**** Texto apresentado

Pois bem, em meio a tantas adversidades, há também bons ventos que merecem celebração. No último dia 20 de março, o TCE-PE anunciou o fim dos lixões no solo pernambucano. Trata-se de um verdadeiro marco, fruto de um esforço coletivo entre instituições de controle, legisladores, gestores e sociedade civil.
No Brasil, a legislação sobre resíduos sólidos remonta aos anos oitenta. Mas, de fato, foi a partir do Plano Nacional, de 2010, concedendo o prazo de 5 anos para os Municípios acabarem com os lixões (até 2014), que esse esforço passou a ser mais efetivo, a despeito das inúmeras prorrogações nesse prazo, tanto que, para municípios com menos de 50 mil habitantes, ele ainda se estende até 2024. Ainda sobre os marcos legais, não se pode esquecer das diretrizes da Agenda 2030 da ONU, da qual o Brasil é signatário, que instituiu, em 2015, os Objetivos do Desenvolvimento Sustentável, com destaque para o ODS 12, que trata especificamente da gestão sustentável dos resíduos sólidos.
Volto ao motivo da celebração. No caso de Pernambuco, tem sido, como disse, um trabalho plural, numa sinergia benéfica, desprovida de ribaltas e protagonismos, envolvendo o TCE, o Ministério Público, órgãos ambientais do Estado e, claro, os gestores públicos municipais, responsáveis últimos pelo êxito.

********
**** Registros fornecidos

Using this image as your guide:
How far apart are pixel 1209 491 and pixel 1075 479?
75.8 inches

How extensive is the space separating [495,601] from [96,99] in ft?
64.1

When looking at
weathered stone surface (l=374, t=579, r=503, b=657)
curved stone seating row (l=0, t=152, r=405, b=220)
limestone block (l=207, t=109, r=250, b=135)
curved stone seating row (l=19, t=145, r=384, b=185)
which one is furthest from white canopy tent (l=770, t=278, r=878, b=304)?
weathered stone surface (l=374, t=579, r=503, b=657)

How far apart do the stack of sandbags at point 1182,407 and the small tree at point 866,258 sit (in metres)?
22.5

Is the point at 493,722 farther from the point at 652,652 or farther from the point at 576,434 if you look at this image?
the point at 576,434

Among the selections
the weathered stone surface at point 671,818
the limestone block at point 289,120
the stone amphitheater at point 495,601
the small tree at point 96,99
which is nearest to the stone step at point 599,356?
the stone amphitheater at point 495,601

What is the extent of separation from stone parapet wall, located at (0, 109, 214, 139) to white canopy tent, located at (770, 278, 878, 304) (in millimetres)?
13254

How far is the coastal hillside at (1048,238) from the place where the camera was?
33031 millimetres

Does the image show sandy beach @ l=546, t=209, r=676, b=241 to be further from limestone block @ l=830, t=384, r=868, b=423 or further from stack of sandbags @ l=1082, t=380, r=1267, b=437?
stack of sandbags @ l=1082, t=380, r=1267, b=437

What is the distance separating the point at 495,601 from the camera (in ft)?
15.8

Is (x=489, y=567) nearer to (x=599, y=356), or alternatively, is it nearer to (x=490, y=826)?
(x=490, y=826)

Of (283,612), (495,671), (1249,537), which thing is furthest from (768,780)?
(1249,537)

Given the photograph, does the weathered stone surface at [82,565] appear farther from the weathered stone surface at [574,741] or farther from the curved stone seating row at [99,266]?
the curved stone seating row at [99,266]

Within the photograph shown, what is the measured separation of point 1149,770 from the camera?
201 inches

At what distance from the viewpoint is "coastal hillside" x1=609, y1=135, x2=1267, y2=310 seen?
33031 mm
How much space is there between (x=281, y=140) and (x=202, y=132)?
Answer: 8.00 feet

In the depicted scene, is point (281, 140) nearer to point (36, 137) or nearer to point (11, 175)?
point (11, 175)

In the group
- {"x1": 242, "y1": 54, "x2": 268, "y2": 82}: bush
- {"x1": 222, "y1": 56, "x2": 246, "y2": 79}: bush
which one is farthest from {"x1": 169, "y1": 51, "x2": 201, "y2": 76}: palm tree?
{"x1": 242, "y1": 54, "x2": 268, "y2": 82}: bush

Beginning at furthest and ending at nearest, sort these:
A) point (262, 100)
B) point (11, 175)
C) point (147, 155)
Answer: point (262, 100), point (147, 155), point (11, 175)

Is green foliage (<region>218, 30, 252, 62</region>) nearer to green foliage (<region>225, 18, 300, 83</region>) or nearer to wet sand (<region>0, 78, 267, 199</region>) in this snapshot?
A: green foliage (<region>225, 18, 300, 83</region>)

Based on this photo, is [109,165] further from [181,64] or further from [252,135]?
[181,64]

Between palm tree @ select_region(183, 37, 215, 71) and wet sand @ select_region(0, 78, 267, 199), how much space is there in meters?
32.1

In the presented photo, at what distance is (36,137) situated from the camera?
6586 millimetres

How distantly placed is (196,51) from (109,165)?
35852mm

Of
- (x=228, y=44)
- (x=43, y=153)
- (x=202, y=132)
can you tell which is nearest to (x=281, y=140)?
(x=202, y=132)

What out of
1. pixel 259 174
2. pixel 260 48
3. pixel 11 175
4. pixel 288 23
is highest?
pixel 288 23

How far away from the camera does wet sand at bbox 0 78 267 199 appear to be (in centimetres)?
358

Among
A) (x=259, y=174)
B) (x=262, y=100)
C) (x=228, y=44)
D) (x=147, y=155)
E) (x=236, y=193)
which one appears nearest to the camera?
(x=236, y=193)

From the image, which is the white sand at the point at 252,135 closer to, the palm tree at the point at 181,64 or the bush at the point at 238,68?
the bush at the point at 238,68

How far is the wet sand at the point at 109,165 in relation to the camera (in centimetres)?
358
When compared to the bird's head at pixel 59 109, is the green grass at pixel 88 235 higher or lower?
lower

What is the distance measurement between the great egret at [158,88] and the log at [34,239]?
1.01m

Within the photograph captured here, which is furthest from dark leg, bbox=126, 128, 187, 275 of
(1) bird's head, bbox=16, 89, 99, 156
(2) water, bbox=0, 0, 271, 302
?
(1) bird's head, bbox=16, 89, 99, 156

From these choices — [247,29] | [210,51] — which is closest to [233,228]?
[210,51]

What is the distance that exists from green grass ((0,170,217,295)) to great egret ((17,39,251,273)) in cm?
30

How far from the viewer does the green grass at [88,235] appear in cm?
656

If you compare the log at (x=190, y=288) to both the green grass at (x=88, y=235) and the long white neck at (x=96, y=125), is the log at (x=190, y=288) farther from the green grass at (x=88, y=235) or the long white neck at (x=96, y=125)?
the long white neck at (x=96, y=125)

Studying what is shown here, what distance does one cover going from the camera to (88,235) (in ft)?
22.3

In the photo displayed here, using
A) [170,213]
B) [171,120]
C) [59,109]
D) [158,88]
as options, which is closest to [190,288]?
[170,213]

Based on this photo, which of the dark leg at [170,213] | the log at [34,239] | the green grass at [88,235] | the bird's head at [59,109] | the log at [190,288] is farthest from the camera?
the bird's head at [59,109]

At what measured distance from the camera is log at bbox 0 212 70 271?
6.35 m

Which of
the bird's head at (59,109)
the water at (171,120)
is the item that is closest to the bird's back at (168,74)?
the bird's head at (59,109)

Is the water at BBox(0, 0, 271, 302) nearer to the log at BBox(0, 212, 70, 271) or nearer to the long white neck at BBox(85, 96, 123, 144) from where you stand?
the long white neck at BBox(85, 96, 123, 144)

********

Objetivo A
Atualize o trecho do texto sobre o fim dos lixões em Pernambuco que começa em "Volto ao motivo" e segue até "últimos pelo êxito.", trocando "trabalho plural" por "trabalho coletivo".
Objetivo B
Por favor, leve adiante o texto sobre o fim dos lixões em Pernambuco a partir do ponto em que ele termina.

Resposta do exercício A
Volto ao motivo da celebração. No caso de Pernambuco, tem sido, como disse, um trabalho coletivo, numa sinergia benéfica, desprovida de ribaltas e protagonismos, envolvendo o TCE, o Ministério Público, órgãos ambientais do Estado e, claro, os gestores públicos municipais, responsáveis últimos pelo êxito.

Resposta do exercício B
Justamente a partir daquele ano de 2014, com a tragédia de Catende, ano após ano, gestão após gestão, o TCE escolheu a política pública “fim dos lixões” como uma das prioridades de sua atuação. Desde então, além do monitoramento periódico, divulgado com a máxima transparência, com o apoio fundamental da imprensa; além das capacitações oferecidas a gestores por sua Escola de Contas, o TCE instaurou processos de auditorias e autos de infração, por meio dos quais fez determinações aos gestores e, em alguns casos, diante da comprovação de manifesta omissão, aplicou penalidades, mas sempre procurando separar os casos graves daqueles em que havia contextos de efetivos obstáculos para o gestor. O resultado (ver figura que ilustra esta Coluna) é que saímos da situação de 2014, na qual 84% dos municípios recorriam a lixões, para o expressivo número de “zero lixões”, em 2023.
No entanto, o desafio ainda é enorme e exige a atenção permanente de todos os atores envolvidos, em relação, por exemplo, à sustentabilidade dos aterros sanitários, à educação e à consciência ambiental dos cidadãos, além do incremento das políticas de reciclagem e compostagem e da geração de energia a partir dos resíduos.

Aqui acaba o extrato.